---------- ENTRIES SUPPLIED ----------

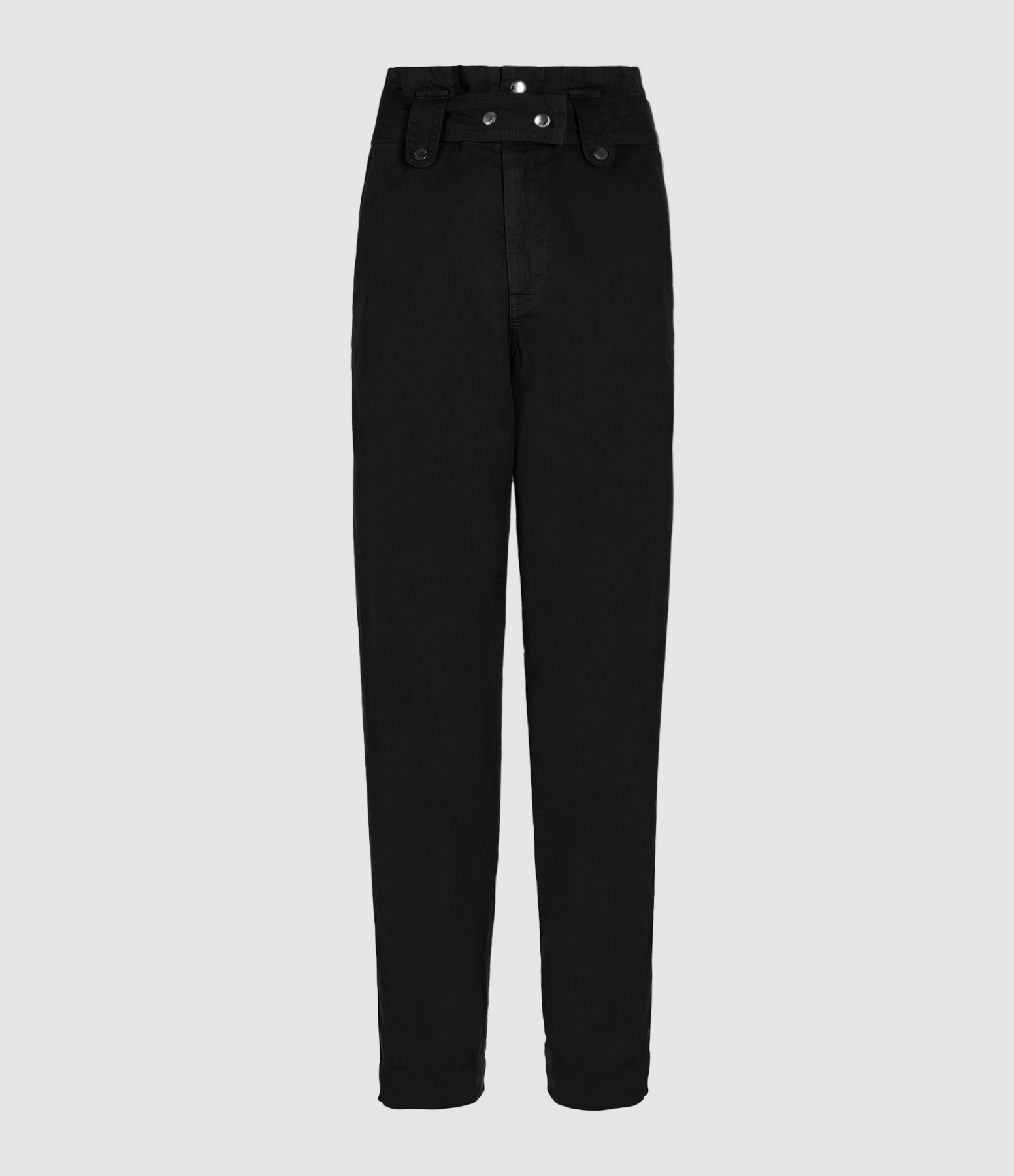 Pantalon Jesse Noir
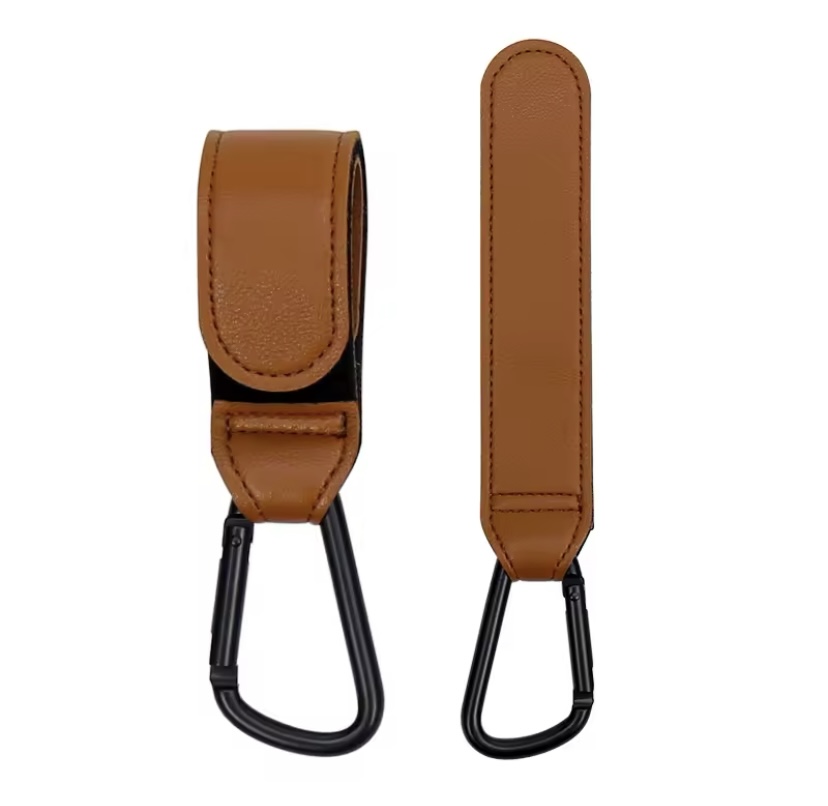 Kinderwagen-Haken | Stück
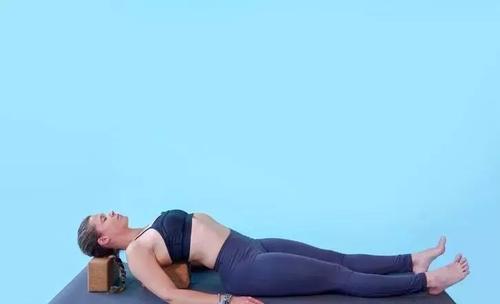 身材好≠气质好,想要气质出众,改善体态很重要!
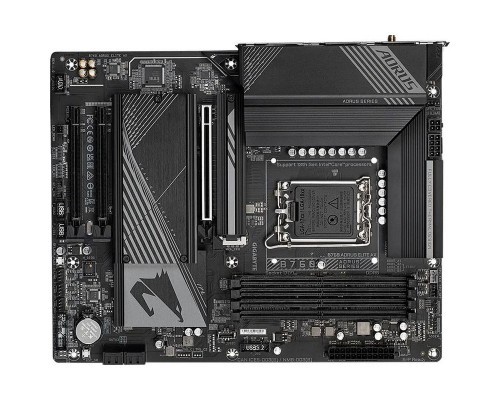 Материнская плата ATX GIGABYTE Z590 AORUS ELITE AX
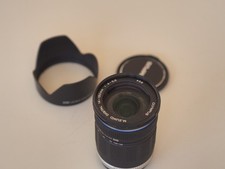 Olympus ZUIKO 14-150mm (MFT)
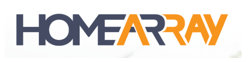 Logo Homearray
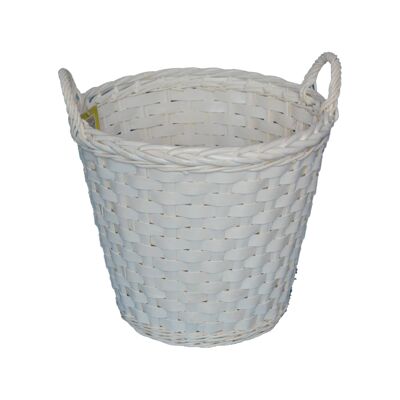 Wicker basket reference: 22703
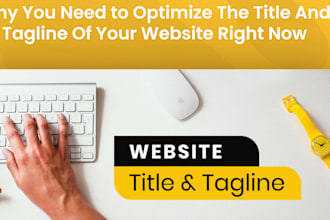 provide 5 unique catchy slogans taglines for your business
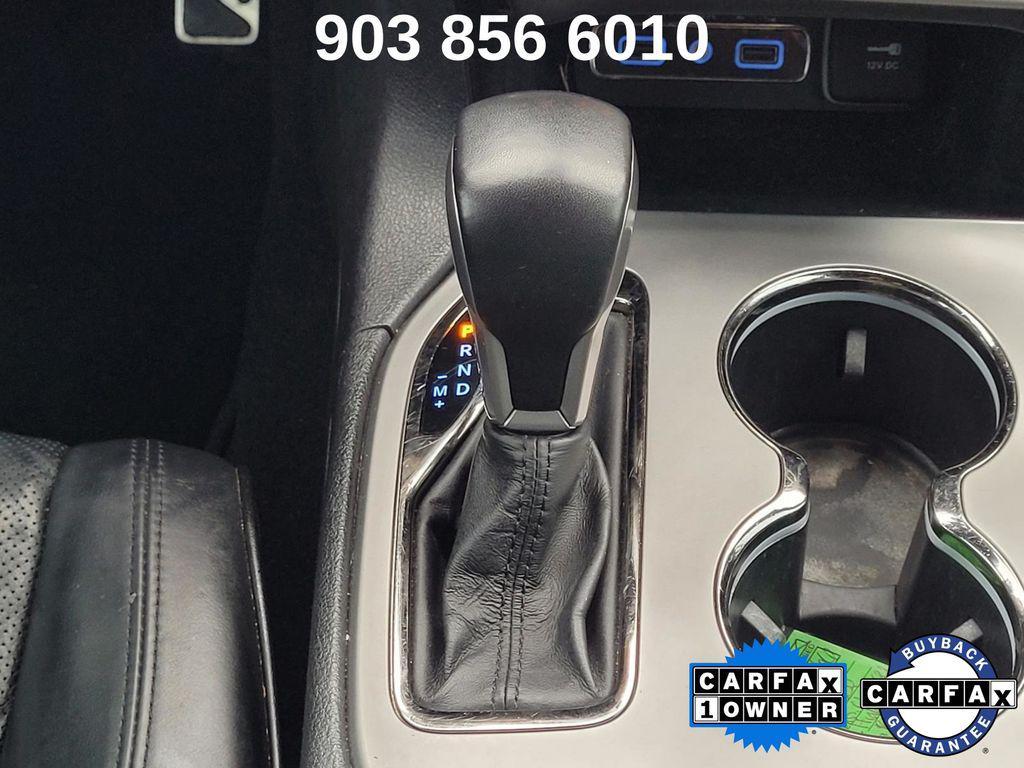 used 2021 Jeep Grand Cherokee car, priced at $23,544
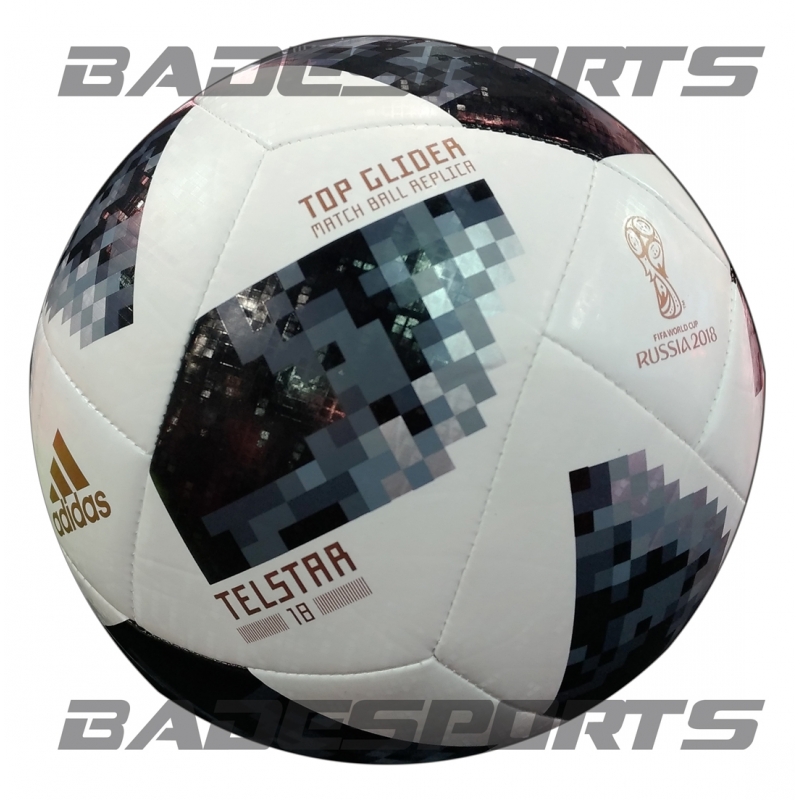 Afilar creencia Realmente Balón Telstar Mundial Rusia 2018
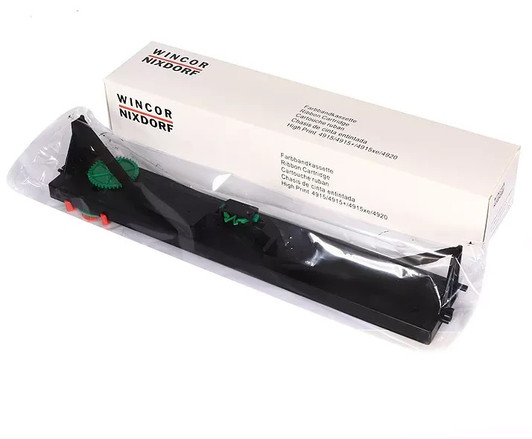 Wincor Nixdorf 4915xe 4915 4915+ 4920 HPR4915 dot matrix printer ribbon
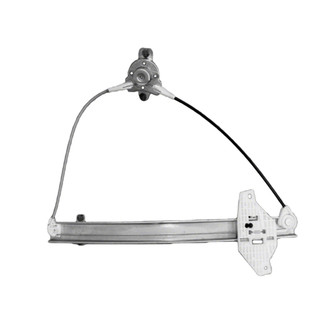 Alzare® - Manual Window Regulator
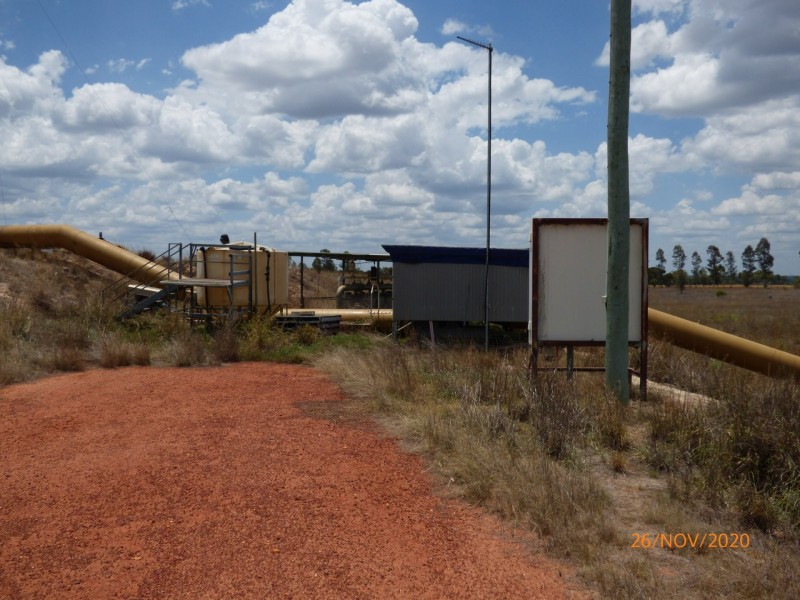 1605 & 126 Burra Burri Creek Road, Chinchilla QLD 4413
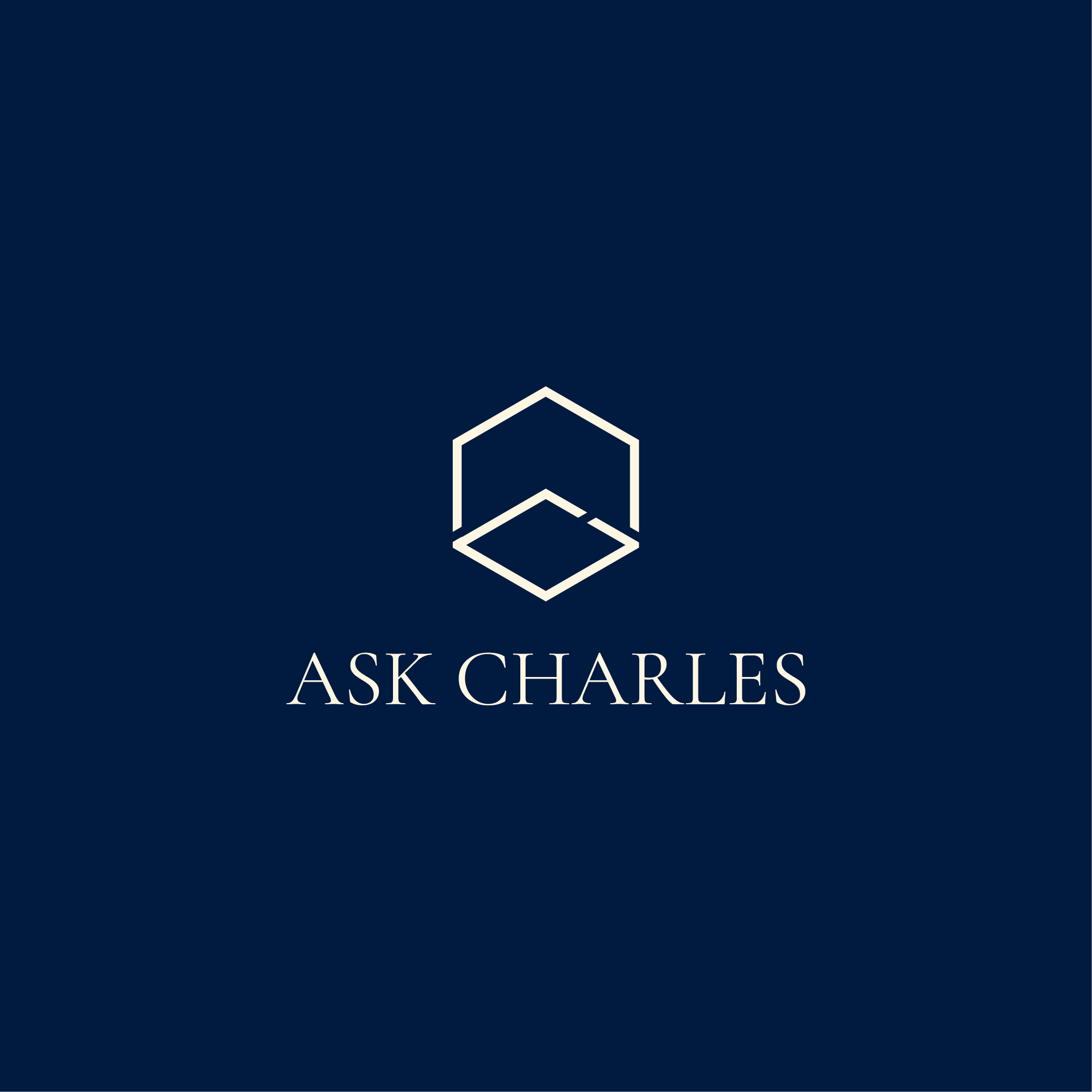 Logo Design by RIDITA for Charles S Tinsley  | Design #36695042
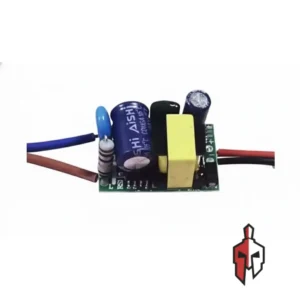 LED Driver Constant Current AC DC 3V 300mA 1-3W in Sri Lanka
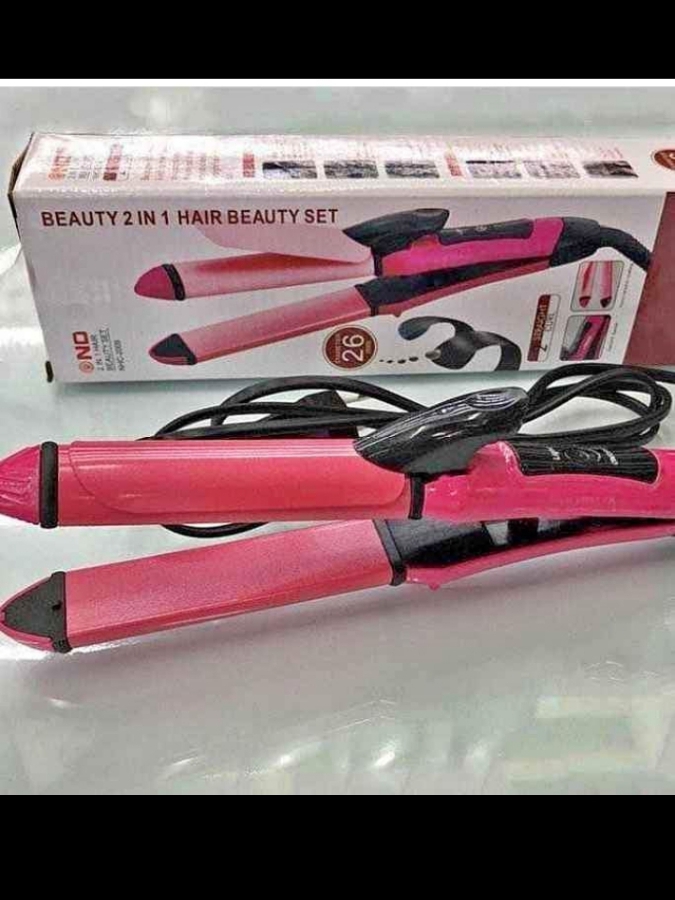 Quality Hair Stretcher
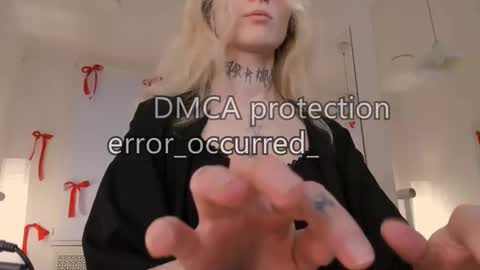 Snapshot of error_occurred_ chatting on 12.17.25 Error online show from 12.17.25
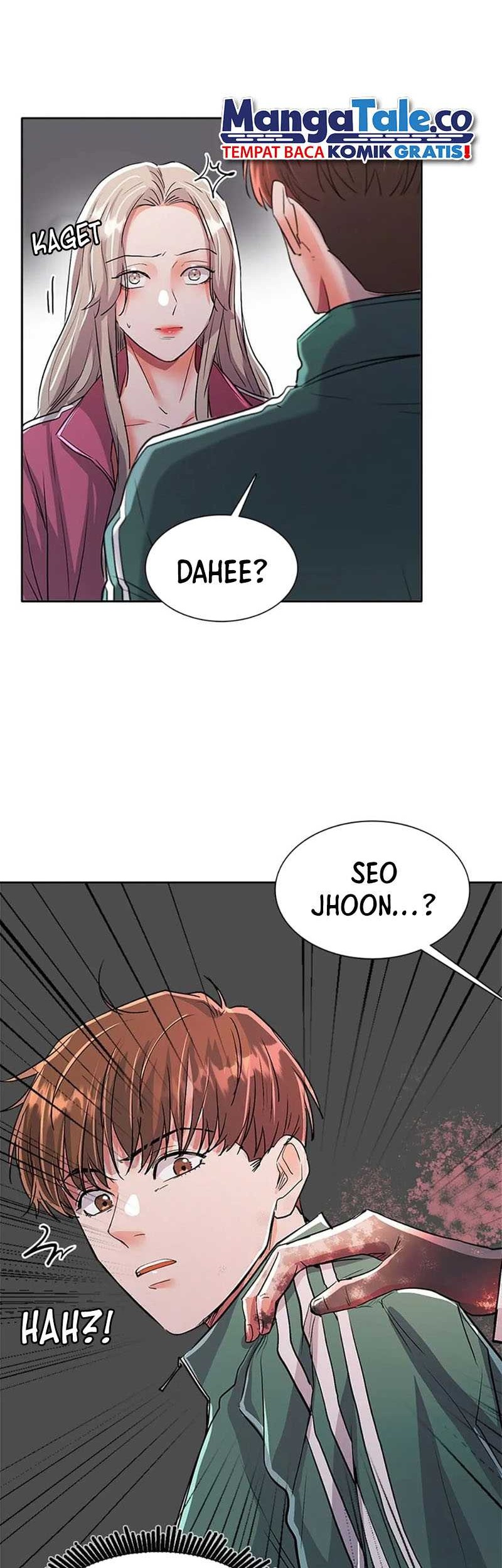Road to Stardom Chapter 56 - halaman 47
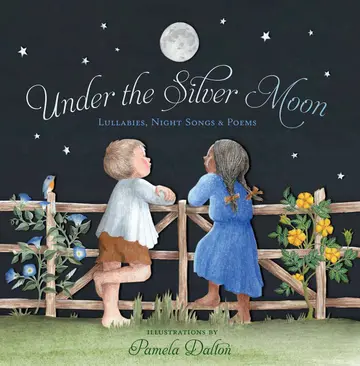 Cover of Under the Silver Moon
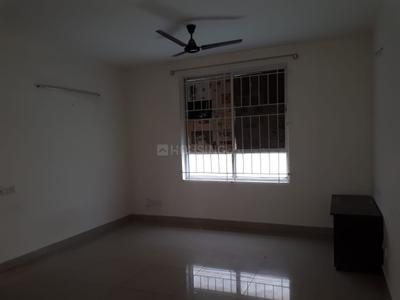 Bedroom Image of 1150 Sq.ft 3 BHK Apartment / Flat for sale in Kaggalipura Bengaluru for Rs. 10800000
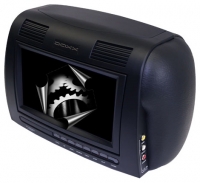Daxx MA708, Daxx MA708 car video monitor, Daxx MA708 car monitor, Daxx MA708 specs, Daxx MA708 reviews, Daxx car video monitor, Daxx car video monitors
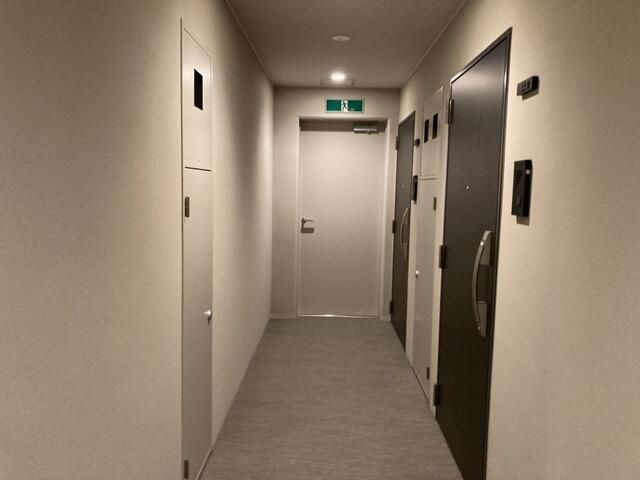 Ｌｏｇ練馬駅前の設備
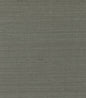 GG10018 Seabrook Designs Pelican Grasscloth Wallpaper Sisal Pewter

----------

** YOUR TASK **
Copy the text of every row above word for word, leaving out the pictures.

** RESPONSE **
 Pantalon Jesse Noir
 Kinderwagen-Haken | Stück
 身材好≠气质好,想要气质出众,改善体态很重要!
 Материнская плата ATX GIGABYTE Z590 AORUS ELITE AX
 Olympus ZUIKO 14-150mm (MFT)
 Logo Homearray
 Wicker basket reference: 22703
 provide 5 unique catchy slogans taglines for your business
 used 2021 Jeep Grand Cherokee car, priced at $23,544
 Afilar creencia Realmente Balón Telstar Mundial Rusia 2018
 Wincor Nixdorf 4915xe 4915 4915+ 4920 HPR4915 dot matrix printer ribbon
 Alzare® - Manual Window Regulator
 1605 & 126 Burra Burri Creek Road, Chinchilla QLD 4413
 Logo Design by RIDITA for Charles S Tinsley  | Design #36695042
 LED Driver Constant Current AC DC 3V 300mA 1-3W in Sri Lanka
 Quality Hair Stretcher
 Snapshot of error_occurred_ chatting on 12.17.25 Error online show from 12.17.25
Road to Stardom Chapter 56 - halaman 47
 Cover of Under the Silver Moon
 Bedroom Image of 1150 Sq.ft 3 BHK Apartment / Flat for sale in Kaggalipura Bengaluru for Rs. 10800000
Daxx MA708, Daxx MA708 car video monitor, Daxx MA708 car monitor, Daxx MA708 specs, Daxx MA708 reviews, Daxx car video monitor, Daxx car video monitors
 Ｌｏｇ練馬駅前の設備
 GG10018 Seabrook Designs Pelican Grasscloth Wallpaper Sisal Pewter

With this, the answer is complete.